● Opdracht 1
Over hoeveel jaar lagen de opnames van de zes films gespreid, volgens het interview met Jude Law?
● Opdracht 2
Neem uit het interview met Jude Law letterlijk het gedeelte over dat opent met de woorden "Is het toeval" en afsluit met "twee jaar gespreid.".

● Gegeven tekst
Is het toeval dat je ongeveer met zes films tegelijk uitpakt, of moet ik er een of andere marketingstunt achter zoeken?

Jude Law: Het is niets dan toeval! Het is zoals in Londen wachten op de bus: je staat een uur lang te foeteren omdat ie maar niet komt, en dan komen er plots vier tegelijk aangereden. Hetzelfde gebeurde met deze films. Ik kreeg ineens een boel leuke rollen aangeboden in verschillende genres en met uiteenlopende regisseurs. Ik wou ze allemaal, en dat kon: het kwam er alleen op aan mijn agenda goed bij te houden. En ik had het niet eens zo druk als je wel zou denken: de opnames van alle zes de films lagen over twee jaar gespreid.

Vrees je geen overkill?

Law:Tja, ik had er geen greep op, toen niet, nu ook niet. Voor geen enkele film was een releasedatum voorzien. Integendeel, drie of vier ervan zijn low-bugetproducties: dan heb je wel andere zorgen aan je kop dan een releasedatum. Ik kan alleen maar hopen dat de filmfans zich niet laten afschrikken door dit zogezegde Jude Law-bombardement. Think positif: ze kunnen alleen maar genieten van de variatie in het aanbod!

‘Sky Captain and the World of Tomorrow’ is de meest hapklare brok in het rijtje van zes. Het is een a-typische actiefilm.

Law: Dat trok me er ook zo in aan – dat, en het feit dat ik de coole onverstoorbare piloot Joe ‘Sky Captain’ Sullivan mocht spelen. ‘Sky Captain’ herinnert me aan de actiefilms waar ik als kind zo dol op was: verstoken van cynisme, duidelijk in zijn karakters – aan een slechterik was niks goeds te bespeuren, en de good guys bleven van de cocaïne af. Het was no-nonsense cinema, speels en met een hoge entertainmentwaarde. Die helderheid is nu schijnbaar verloren gegaan.

Was het voor jou, als acteur, niet een sprong in het duister? Je ging in zee met een debuterend regisseur die de sets en de rekwisieten meteen afzwoer en jou tussen vier blue-screen achtergronden liet opdraven.

Law: Eigenlijk wel. Tijdens de opnames kwam Kerry (Conran, de 34-jarige regisseur; nvdr.) wel zeer overtuigend over – hij wist perfect wat hij wilde – maar pas na het zien van het eindresultaat, besefte ik hoe moeilijk hij het zichzelf had gemaakt (de setting wordt vrijwel volledig gecreëerd door de computer; nvr.). Voor hetzelfde geld was ik als een volslagen idioot uitgespeeld.

● Bronfragment

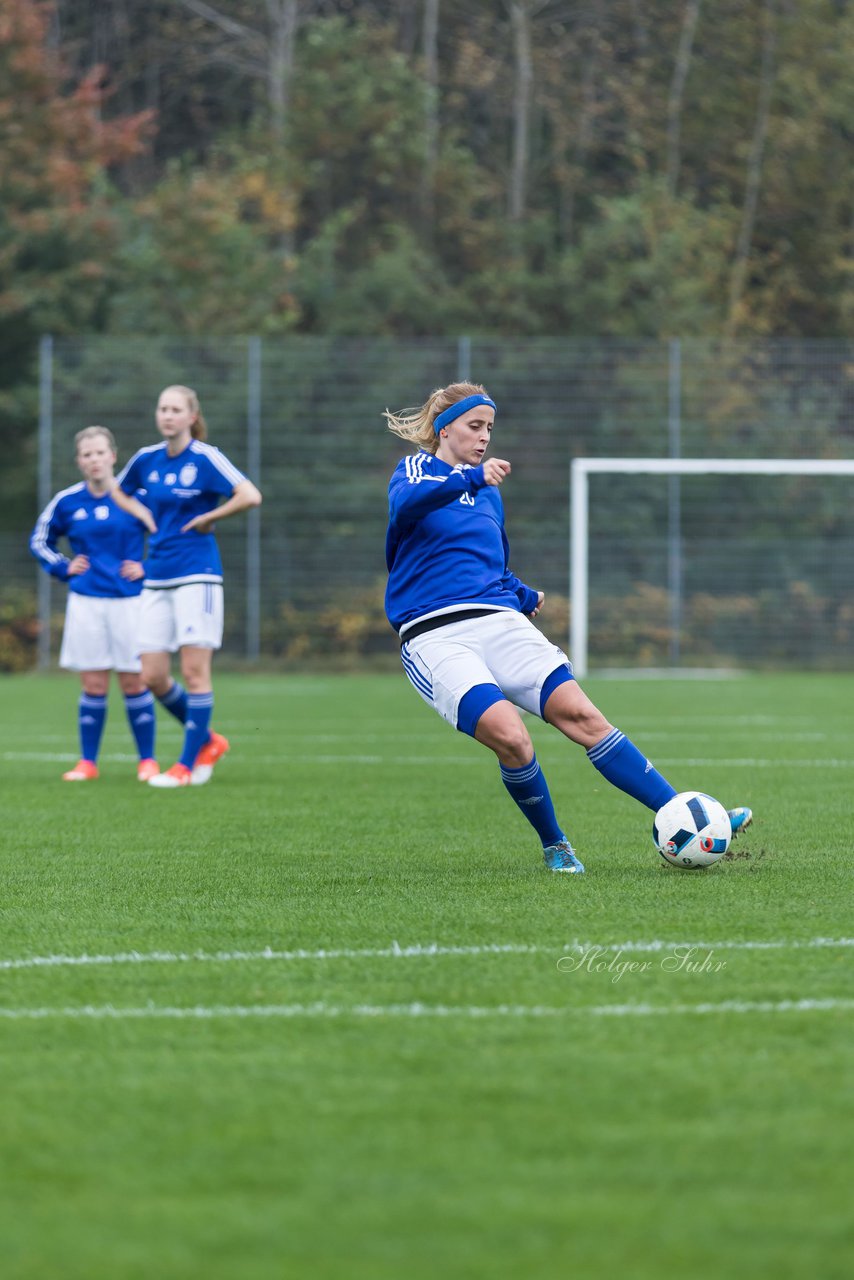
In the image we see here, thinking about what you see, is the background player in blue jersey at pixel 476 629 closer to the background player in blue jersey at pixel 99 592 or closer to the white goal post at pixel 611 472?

● Uitgewerkte oplossing 1
Over twee jaar.

● Uitgewerkte oplossing 2
Is het toeval dat je ongeveer met zes films tegelijk uitpakt, of moet ik er een of andere marketingstunt achter zoeken?

Jude Law: Het is niets dan toeval! Het is zoals in Londen wachten op de bus: je staat een uur lang te foeteren omdat ie maar niet komt, en dan komen er plots vier tegelijk aangereden. Hetzelfde gebeurde met deze films. Ik kreeg ineens een boel leuke rollen aangeboden in verschillende genres en met uiteenlopende regisseurs. Ik wou ze allemaal, en dat kon: het kwam er alleen op aan mijn agenda goed bij te houden. En ik had het niet eens zo druk als je wel zou denken: de opnames van alle zes de films lagen over twee jaar gespreid.